There are numerous middens in the sand dunes of Cape Upstart to demonstrate the connection of the Juru People to Cape Upstart. There are also several sacred sites, like the women's area at Worrungu Bay, and the stone arrangements near Mine Island, which the senior elder always stated were never 'fish traps' but an important ceremonial ground used for initiation. The ceremonial ground laid out the paths taken by Gubulla Munda (the Carpet Snake) when creating the land and islands inhabited by the Juru people and the paths followed by Gubulla Munda (the totem of the Juru Clan) in the Gubulla Munda Dreaming (the creation story of the Juru and Birri-Gubba People).

Cape Upstart was named by Lieutenant James Cook on 5 June 1770 during his voyage along the eastern coast of Australia in HM Bark Endeavour.
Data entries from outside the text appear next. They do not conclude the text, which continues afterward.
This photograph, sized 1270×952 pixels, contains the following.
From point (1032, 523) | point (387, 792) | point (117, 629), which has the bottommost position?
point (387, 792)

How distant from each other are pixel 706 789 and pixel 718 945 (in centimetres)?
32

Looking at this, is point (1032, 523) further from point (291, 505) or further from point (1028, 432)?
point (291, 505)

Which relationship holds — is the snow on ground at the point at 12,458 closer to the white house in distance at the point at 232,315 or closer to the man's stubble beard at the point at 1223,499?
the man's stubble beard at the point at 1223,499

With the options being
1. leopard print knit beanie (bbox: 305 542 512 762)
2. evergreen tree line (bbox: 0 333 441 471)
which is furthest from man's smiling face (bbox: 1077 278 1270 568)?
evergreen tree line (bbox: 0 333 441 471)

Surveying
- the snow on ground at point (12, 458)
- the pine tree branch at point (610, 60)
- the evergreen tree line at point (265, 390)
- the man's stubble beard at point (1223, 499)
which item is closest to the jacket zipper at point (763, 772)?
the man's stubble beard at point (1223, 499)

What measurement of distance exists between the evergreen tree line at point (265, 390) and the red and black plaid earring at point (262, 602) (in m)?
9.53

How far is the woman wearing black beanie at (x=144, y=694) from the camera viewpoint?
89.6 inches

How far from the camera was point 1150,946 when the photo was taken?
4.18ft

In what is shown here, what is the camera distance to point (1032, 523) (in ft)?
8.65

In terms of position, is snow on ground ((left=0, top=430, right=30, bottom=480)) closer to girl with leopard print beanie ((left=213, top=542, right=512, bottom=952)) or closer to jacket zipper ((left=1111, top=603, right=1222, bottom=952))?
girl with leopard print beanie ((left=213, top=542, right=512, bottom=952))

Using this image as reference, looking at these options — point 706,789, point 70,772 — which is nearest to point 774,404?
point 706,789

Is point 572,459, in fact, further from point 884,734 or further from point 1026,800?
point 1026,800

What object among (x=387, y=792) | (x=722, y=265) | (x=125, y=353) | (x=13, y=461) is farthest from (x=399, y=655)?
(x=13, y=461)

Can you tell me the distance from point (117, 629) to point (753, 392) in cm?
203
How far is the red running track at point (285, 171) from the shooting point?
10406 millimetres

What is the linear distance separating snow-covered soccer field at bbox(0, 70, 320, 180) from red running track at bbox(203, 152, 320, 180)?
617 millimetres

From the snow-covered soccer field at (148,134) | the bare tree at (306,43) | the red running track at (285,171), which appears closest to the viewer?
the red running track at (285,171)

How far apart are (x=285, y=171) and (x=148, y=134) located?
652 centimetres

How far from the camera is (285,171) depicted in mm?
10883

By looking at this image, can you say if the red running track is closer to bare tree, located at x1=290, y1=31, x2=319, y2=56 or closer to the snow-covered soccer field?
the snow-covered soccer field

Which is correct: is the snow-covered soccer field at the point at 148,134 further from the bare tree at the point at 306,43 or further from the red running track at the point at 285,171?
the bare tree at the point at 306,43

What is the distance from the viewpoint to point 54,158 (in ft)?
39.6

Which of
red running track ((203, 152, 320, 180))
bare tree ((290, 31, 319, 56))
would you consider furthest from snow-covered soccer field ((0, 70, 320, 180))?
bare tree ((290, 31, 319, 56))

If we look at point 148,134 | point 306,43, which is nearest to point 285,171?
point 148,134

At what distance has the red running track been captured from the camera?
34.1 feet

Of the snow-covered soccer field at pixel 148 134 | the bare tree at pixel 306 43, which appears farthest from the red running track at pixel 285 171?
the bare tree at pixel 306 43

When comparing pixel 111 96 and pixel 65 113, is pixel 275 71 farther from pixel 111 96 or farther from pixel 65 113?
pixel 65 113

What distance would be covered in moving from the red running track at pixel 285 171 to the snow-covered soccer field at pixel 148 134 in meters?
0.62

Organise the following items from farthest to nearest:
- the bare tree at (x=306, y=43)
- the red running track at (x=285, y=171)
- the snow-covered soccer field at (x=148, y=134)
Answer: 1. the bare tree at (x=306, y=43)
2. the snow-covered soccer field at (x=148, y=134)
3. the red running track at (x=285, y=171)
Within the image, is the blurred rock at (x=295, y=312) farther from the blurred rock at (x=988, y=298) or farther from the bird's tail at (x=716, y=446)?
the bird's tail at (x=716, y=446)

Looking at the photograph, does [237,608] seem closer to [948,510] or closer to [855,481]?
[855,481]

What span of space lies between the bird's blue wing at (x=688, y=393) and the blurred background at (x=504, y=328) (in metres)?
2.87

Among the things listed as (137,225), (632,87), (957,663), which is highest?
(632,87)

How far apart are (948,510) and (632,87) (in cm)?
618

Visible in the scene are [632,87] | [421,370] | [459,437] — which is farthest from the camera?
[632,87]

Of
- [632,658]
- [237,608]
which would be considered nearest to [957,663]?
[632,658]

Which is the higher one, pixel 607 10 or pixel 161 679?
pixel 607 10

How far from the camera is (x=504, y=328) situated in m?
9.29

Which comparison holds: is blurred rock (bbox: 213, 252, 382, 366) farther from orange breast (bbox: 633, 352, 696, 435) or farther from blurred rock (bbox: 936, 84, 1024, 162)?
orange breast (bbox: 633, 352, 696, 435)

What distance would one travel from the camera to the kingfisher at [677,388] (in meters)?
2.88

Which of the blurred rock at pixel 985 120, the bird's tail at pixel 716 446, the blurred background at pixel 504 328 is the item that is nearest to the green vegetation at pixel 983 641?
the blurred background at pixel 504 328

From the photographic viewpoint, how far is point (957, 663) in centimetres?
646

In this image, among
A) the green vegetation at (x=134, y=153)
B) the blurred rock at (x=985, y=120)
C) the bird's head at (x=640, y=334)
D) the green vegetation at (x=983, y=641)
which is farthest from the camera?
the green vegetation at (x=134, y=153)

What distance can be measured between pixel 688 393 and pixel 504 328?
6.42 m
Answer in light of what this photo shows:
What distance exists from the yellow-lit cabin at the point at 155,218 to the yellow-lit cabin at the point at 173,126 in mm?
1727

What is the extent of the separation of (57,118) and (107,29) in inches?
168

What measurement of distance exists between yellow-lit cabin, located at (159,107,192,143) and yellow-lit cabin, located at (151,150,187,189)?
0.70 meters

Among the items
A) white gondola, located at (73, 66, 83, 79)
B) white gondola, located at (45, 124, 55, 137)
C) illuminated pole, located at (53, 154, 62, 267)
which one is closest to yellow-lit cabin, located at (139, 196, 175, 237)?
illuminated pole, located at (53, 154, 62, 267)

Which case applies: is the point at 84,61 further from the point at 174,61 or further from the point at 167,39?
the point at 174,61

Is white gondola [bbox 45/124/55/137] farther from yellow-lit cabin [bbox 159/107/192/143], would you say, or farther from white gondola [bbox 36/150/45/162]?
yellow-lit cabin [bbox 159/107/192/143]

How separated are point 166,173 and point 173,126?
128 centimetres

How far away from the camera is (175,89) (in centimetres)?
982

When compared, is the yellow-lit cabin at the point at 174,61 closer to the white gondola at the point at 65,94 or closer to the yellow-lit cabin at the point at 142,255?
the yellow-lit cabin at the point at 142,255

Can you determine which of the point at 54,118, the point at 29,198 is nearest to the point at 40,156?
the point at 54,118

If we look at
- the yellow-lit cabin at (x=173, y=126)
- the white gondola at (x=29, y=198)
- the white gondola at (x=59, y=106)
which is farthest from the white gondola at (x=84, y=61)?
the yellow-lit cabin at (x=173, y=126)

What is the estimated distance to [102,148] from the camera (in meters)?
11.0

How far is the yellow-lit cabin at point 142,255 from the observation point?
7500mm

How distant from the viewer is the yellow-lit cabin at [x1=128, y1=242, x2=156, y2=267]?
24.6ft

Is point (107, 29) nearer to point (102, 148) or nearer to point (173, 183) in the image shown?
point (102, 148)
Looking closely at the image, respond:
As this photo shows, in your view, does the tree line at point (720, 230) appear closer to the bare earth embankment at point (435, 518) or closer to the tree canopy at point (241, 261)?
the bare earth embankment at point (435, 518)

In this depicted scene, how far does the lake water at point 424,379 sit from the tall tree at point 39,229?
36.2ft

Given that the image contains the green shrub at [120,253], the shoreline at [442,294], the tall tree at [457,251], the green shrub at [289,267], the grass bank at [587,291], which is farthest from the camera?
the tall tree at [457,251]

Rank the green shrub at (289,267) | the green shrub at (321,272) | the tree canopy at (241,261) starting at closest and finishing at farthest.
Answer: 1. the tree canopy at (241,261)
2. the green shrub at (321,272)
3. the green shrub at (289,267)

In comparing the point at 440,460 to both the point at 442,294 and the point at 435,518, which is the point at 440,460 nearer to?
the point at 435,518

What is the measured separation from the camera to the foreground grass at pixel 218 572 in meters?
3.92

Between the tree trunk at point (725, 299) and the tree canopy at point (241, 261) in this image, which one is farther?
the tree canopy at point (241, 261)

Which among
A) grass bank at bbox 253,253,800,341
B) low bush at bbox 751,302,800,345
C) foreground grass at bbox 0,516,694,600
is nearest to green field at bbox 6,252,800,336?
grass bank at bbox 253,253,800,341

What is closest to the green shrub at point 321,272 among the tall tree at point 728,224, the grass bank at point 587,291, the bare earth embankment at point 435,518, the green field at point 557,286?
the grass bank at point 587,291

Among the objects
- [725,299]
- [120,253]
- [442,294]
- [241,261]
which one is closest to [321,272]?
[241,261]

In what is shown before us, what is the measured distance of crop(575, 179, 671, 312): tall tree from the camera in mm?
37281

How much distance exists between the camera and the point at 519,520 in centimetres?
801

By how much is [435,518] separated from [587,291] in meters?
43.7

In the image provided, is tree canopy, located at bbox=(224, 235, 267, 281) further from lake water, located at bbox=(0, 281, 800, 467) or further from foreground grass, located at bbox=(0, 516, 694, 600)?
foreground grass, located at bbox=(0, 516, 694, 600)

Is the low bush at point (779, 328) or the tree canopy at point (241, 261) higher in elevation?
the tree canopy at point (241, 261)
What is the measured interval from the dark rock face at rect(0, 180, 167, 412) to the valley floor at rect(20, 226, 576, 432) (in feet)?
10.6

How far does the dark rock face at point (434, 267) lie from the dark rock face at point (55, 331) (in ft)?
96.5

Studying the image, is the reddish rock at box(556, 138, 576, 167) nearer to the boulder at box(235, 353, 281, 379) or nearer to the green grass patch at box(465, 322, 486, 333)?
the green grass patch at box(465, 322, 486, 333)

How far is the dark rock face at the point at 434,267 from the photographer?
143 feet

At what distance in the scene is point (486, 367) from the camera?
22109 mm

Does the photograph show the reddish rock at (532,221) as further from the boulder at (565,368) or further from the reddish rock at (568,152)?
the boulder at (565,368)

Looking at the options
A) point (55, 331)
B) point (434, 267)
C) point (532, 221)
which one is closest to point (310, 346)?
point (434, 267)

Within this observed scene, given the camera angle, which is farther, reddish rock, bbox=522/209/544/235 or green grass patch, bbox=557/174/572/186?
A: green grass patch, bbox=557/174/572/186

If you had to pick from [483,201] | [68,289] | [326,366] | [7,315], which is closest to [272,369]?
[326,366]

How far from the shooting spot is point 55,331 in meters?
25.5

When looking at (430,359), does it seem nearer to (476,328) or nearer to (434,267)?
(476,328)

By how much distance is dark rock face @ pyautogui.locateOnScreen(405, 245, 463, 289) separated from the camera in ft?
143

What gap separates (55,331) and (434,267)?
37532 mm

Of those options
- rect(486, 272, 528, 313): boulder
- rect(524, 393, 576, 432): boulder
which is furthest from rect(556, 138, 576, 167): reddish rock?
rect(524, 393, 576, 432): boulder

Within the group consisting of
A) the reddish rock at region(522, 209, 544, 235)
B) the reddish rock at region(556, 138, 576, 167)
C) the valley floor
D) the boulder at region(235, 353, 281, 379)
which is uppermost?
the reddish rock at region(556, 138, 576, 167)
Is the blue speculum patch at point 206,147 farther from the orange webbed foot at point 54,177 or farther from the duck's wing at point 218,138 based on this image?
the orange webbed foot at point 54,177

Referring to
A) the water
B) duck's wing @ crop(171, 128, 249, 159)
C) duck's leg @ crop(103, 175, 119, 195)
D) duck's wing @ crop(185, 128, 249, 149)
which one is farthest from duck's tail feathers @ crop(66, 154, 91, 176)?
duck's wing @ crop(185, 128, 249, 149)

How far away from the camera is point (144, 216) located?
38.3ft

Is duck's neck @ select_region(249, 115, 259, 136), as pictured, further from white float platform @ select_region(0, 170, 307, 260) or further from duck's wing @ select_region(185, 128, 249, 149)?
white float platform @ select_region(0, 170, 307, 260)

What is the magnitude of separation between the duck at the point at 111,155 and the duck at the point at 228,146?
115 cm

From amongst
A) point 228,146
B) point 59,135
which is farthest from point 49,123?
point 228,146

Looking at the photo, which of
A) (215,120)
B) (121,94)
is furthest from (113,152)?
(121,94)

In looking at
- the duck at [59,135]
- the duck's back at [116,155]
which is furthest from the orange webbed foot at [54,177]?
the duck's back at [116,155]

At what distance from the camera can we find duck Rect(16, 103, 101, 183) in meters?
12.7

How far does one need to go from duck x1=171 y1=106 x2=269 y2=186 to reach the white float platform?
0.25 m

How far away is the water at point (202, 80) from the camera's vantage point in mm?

Europeans, mostly from the nearby Burdekin farming community, began - in the early twentieth century - building semi-permanent huts on the Cape's western foreshores. By the start of the twenty-first century these had mostly been replaced by permanent structures used mostly for recreational purposes, a small permanent population having also taken up residency by then.

== Native Title ==

In 2011 Justice Rares of the Federal Court of Australia recognised that the Juru People retained Native Title over Cape Upstart National Park. This decision was the culmination of a twenty-year struggle by the Juru People to get their Native Title recognised over Cape Upstart National Park. The Process was originally started by Peter Prior (Gulumba) in 1992 and was completed by his daughter, Renarta Prior (Gootha) in 2012.